May/June 1998 | Volume 49, Issue 3
Sometimes when I read military history, I get the feeling I’m reading about an Olympic competition in which points are awarded for style as much as for results. In the general-judging business, matters of style and performance are too often entangled. George McClellan was very stylish. He built such a beautiful army he didn’t want to use it. He believed he could choose the kind of war he wanted to fight—an antiseptic war of grand strategies—and ignore the ugly parts. He wandered about his battlefields afterward, and the sight sickened him. The Northern public lionized him, and his soldiers loved him because being beautiful was much more satisfying than being shot down in windrows. The Civil War killed his style.
Robert E. Lee was the most stylish of all our generals and certainly the most overrated. McClellan paid early for his stylishness, but I don’t think Lee ever has really been called to account. Lee is truly a tragic figure, a man who by everyone’s agreement epitomized high character and soldierly honor but who also was a traitor to his country, a man of formidable military skill whose strategic and operational sense nevertheless was deeply flawed and who led his side from calamity to calamity. But he is the original Teflon general. In many quarters today, no hint of blame attaches to him.

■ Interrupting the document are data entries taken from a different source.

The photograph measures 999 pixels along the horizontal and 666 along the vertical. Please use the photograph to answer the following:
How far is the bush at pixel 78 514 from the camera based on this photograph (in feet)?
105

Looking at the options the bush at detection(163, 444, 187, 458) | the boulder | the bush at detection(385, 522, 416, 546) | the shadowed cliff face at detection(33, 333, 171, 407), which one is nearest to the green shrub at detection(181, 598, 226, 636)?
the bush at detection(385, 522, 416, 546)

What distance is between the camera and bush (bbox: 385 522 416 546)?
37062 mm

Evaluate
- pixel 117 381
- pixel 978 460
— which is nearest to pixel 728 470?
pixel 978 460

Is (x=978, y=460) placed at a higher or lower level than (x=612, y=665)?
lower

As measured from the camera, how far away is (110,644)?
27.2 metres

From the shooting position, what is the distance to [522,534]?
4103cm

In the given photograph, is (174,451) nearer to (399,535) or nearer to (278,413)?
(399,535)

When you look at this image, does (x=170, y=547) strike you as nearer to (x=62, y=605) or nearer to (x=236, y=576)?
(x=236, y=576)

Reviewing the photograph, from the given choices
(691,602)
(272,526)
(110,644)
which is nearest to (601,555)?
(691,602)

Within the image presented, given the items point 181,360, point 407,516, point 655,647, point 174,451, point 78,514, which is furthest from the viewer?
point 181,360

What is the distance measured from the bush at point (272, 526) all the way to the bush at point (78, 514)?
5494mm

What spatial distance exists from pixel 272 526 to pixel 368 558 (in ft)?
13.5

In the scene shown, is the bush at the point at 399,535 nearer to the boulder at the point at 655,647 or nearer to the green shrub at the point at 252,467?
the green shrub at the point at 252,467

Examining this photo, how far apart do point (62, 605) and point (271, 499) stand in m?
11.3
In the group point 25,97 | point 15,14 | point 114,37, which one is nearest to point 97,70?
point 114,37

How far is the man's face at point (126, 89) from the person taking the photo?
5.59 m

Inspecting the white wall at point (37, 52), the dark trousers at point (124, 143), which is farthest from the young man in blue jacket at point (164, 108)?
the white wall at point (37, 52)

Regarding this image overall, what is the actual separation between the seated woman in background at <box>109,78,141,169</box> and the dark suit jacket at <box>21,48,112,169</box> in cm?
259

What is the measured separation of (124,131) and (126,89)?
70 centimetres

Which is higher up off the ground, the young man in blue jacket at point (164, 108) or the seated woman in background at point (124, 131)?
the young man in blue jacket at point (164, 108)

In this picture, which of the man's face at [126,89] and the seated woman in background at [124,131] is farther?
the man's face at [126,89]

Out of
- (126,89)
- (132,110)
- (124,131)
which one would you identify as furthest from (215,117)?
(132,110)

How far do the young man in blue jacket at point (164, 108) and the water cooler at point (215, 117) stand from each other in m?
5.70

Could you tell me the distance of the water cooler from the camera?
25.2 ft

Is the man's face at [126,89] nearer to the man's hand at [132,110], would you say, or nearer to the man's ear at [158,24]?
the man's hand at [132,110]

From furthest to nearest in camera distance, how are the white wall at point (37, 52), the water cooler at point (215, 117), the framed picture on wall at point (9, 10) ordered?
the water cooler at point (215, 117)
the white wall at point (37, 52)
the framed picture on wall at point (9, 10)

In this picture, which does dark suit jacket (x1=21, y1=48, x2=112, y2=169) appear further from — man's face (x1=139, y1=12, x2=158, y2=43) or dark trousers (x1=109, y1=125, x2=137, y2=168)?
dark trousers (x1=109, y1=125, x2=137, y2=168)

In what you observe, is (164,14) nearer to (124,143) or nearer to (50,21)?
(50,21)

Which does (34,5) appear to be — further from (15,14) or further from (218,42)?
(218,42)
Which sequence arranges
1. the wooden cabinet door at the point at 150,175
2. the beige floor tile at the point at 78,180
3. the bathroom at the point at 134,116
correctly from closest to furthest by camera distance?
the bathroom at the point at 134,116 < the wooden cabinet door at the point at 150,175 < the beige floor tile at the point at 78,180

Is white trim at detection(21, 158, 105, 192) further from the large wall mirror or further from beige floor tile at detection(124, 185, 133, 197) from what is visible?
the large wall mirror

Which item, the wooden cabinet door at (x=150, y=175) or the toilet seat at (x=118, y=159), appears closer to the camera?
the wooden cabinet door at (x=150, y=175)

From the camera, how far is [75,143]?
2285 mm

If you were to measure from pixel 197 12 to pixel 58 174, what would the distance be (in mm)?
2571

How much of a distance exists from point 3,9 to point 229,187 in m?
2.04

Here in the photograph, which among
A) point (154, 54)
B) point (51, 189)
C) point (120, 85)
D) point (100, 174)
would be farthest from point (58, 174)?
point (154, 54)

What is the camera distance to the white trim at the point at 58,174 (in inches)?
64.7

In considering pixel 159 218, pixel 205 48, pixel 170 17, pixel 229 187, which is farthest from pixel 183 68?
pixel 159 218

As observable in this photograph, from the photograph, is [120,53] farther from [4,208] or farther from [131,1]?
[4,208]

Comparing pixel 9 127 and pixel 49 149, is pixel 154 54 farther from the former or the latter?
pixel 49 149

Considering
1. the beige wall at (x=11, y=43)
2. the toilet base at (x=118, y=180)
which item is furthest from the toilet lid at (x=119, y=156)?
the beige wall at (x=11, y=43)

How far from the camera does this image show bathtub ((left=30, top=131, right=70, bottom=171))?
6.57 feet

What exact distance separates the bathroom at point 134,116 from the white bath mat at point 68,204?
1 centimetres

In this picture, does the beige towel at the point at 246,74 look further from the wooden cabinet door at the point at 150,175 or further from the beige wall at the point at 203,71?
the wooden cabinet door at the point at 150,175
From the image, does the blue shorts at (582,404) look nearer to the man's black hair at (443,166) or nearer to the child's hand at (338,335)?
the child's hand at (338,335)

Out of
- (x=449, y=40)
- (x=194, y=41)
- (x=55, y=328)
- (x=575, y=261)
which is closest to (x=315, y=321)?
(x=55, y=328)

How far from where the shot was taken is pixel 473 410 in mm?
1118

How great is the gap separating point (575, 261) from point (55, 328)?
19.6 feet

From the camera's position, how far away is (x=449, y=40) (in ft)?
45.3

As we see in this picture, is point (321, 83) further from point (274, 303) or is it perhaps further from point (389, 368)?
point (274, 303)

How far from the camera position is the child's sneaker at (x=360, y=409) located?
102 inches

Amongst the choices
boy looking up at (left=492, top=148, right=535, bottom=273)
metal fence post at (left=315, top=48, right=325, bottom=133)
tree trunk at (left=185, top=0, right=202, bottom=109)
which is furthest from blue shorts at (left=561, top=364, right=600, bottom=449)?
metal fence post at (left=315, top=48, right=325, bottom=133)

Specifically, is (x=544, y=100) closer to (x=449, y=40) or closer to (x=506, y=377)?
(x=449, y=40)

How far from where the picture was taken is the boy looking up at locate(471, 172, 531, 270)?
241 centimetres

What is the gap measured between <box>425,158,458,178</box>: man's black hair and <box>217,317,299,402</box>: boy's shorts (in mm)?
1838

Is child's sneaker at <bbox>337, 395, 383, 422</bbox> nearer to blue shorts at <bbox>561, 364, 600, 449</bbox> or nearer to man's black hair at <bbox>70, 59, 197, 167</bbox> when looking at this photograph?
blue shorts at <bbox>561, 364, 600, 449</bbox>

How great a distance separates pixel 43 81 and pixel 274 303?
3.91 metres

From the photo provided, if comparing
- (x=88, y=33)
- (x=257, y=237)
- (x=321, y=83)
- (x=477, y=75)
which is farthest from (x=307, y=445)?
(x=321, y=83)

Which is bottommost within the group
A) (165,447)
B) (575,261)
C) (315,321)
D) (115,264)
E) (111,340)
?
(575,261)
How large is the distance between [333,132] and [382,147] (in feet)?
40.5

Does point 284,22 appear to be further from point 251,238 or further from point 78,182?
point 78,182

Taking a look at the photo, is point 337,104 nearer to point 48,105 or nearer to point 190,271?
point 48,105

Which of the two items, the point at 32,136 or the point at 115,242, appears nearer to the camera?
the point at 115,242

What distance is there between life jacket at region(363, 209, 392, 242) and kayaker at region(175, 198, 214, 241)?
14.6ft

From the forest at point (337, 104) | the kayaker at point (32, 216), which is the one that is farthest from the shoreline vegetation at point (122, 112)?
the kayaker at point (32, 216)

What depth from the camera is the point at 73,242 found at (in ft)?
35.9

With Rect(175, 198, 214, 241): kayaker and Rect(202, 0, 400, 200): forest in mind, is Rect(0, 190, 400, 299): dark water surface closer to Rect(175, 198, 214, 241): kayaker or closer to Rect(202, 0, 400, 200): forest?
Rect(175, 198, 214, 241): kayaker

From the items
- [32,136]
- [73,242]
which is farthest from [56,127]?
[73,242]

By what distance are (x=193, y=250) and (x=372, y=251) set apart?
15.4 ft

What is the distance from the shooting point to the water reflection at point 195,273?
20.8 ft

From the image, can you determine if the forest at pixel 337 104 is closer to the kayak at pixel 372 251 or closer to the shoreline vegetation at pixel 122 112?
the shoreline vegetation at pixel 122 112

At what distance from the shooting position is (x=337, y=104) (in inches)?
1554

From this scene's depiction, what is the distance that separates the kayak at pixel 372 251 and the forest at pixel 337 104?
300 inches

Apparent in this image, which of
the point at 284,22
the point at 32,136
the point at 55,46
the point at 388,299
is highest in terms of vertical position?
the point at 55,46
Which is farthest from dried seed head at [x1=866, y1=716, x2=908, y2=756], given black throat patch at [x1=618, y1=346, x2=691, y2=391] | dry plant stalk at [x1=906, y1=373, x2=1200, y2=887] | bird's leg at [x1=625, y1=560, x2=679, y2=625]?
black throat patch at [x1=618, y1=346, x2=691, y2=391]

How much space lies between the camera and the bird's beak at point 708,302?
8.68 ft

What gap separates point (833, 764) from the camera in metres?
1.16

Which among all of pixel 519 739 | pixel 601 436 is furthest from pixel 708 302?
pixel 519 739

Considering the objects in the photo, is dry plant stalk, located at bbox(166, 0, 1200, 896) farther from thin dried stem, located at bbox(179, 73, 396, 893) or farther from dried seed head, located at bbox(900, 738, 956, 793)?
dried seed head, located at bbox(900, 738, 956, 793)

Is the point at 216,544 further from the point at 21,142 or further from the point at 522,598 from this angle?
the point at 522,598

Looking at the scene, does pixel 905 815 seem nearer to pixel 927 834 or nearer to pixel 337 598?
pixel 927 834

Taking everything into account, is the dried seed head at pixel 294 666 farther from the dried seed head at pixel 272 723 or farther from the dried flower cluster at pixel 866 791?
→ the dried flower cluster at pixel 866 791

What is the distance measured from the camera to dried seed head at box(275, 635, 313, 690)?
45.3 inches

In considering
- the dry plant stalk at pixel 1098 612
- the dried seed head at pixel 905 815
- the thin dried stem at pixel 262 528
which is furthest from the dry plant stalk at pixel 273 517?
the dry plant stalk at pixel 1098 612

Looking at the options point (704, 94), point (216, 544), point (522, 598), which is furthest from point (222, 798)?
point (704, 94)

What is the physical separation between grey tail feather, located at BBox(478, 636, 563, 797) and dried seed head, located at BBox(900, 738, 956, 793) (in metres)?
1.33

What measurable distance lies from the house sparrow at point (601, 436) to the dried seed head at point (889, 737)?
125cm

For these same reasons I think we tend to be a little snobbish about U. S. Grant, this scruffy little man from Illinois who was a failure at just about everything but generaling. His debut was far from promising, and even when he got better, no one could believe he was learning what he had to do. But he did learn. He saw the Civil War for what it was, not what he wanted it to be, not as an exercise in nostalgia or romanticism. Often reviled for his blood-ax methods in the Wilderness, in his classic Vicksburg campaign Grant showed he could also practice war artfully when art was needed. Often said to be devoid of character, he was, on the contrary, the completest character of all our generals, so complete, as T. Harry Williams once wrote, that his countrymen could never quite believe he was real, and we’ve never given him his due.
For we still want our style, a bit of dash and flash to blind us to what war really is, and while Lee rests in pastoral splendor down in Virginia, up in New York it is always advisable to visit Grant’s tomb in daylight.